Once you get the can and soldering iron  that you want to use, set the can open end up on a flat surface. Lay the  soldering iron on the same flat surface

butt the tip of the iron up to the can and mark the point where it touch's the can. Drill a hole in the can at this mark just a hair bigger than the tip of the iron. When you get ready to use set the can  and iron in the smoker , push the tip of the iron into the hole , fill the can w/ however much chips you need .
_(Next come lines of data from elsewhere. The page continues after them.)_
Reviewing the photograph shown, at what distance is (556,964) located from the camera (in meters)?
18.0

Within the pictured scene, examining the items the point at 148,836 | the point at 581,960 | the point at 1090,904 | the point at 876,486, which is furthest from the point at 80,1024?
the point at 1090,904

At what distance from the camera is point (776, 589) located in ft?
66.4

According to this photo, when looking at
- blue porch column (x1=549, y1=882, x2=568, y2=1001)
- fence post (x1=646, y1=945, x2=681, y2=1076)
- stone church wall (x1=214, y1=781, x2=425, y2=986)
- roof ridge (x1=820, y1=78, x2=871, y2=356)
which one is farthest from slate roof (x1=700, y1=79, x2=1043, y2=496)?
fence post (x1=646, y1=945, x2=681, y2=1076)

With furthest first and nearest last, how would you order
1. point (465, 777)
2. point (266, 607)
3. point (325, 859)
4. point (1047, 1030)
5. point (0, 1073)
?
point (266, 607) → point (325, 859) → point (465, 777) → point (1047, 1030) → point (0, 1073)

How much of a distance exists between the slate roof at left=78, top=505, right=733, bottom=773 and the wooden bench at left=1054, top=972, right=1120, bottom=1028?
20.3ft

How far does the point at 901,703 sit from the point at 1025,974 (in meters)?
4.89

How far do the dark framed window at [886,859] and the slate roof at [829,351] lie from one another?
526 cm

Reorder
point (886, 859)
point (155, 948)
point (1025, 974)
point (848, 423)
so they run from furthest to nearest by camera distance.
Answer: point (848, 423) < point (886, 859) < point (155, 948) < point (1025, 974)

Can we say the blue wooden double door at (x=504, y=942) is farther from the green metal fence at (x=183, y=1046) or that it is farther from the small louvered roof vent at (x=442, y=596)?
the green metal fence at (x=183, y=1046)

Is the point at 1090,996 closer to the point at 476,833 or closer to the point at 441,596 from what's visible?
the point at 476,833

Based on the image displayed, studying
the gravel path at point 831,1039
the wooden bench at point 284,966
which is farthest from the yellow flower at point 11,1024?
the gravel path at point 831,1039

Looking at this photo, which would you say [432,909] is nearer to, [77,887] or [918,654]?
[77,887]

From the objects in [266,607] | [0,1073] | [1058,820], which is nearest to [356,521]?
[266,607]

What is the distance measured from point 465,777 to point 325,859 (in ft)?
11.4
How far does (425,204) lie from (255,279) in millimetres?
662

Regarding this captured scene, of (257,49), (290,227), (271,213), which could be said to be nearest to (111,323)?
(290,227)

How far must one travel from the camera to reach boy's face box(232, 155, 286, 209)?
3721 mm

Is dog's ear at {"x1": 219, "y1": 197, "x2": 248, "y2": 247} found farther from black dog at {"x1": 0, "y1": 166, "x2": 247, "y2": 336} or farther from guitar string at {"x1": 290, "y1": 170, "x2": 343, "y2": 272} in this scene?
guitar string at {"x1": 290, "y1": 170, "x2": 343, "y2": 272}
 Plug the iron in and let it smoke. If you get flame ,you can cover the open end of the can w/ foil and punch 5 holes in it w/ ice pick or simular size object.


----------



## monoxide

i didnt drill a hole for the iron i cut half the top off and bent it over then for where the iron goes i used a "church key" idk if that is the right name for it but thats what i was always told to call it. and made a hole in it. it is a little wider then the iron but the way i see it is that will let more air in witch could be a good thing i guess if not i can just close the top part a little.


----------



## custom99

This is the way I did it for a few months. Worked pretty good.


----------



## monoxide

I'll remake one like that


----------



## shannon127

Necessity is truly the mother of invention.  I have seen some great DIY cold smokers on here.  If I get time this weekend, I will post pics of mine.


----------



## sincronicity

I've been looking at smoke generators for a while in YT and considering purchasing the AMAZN tube.  I did build a tube out of that 1/4" square fencing like used in rabbit cages.  Rolled it up into a tube and secured it with electrical conduit parts.  I read somewhere in the forum that some of you were having trouble keeping their AMAZN tubes lit and how to correct that.   I don't really recall what the solution was, but I am curious about maybe drilling a couple of air vent holes in the bottom of my smoker and placing the fake AMAZN over them for air draw.  Just before I sat down here to write about it, I looked at my Foster's Lager can and wondered if I still had the vents in the bottom of the smoker, could I still do something like drill holes in the bottom of the Foster's for lighting and air draw?  I'd be happy to be able to use both chip or pellet in the can with some success.  I want to preclude opening and refilling my chip tray over the burner more than I'd like to.  I'm not too keen on spending over $100 for a couple pieces of tubing with a pipe nipple and aerator.

I would like to use it for both hot and cold smoke.


----------